What is expected: All records below are to be set down precisely as written, excluding pictures.
Dataset entries Block Start
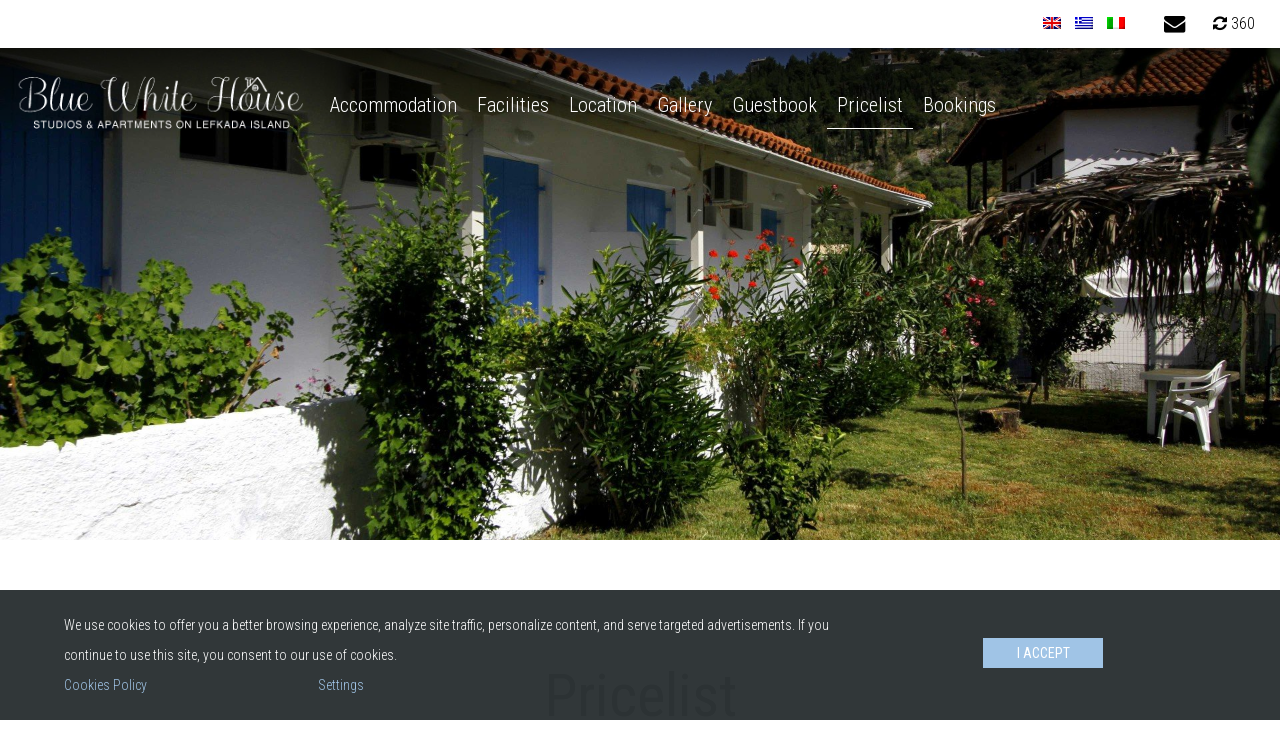

--- FILE ---
content_type: text/plain
request_url: https://www.google-analytics.com/j/collect?v=1&_v=j102&a=1907687289&t=pageview&_s=1&dl=https%3A%2F%2Fwww.bluewhitehouse.com%2Fpricelist%2F&ul=en-us%40posix&dt=Pricelist%20of%20Blue%20White%20House%20in%20Lefkada%20Island%2C%20Kalamitsi&sr=1280x720&vp=1280x720&_u=IEBAAEABAAAAACAAI~&jid=1954875032&gjid=1365552552&cid=182167517.1769108318&tid=UA-64594284-1&_gid=1200501774.1769108318&_r=1&_slc=1&z=911585617
body_size: -452
content:
2,cG-G0KJZ7QTTK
Dataset entries Block End
Problem solution:
--- FILE ---
content_type: text/plain
request_url: https://www.google-analytics.com/j/collect?v=1&_v=j102&a=1907687289&t=pageview&_s=1&dl=https%3A%2F%2Fwww.bluewhitehouse.com%2Fpricelist%2F&ul=en-us%40posix&dt=Pricelist%20of%20Blue%20White%20House%20in%20Lefkada%20Island%2C%20Kalamitsi&sr=1280x720&vp=1280x720&_u=IEBAAEABAAAAACAAI~&jid=1954875032&gjid=1365552552&cid=182167517.1769108318&tid=UA-64594284-1&_gid=1200501774.1769108318&_r=1&_slc=1&z=911585617
body_size: -452
content:
2,cG-G0KJZ7QTTK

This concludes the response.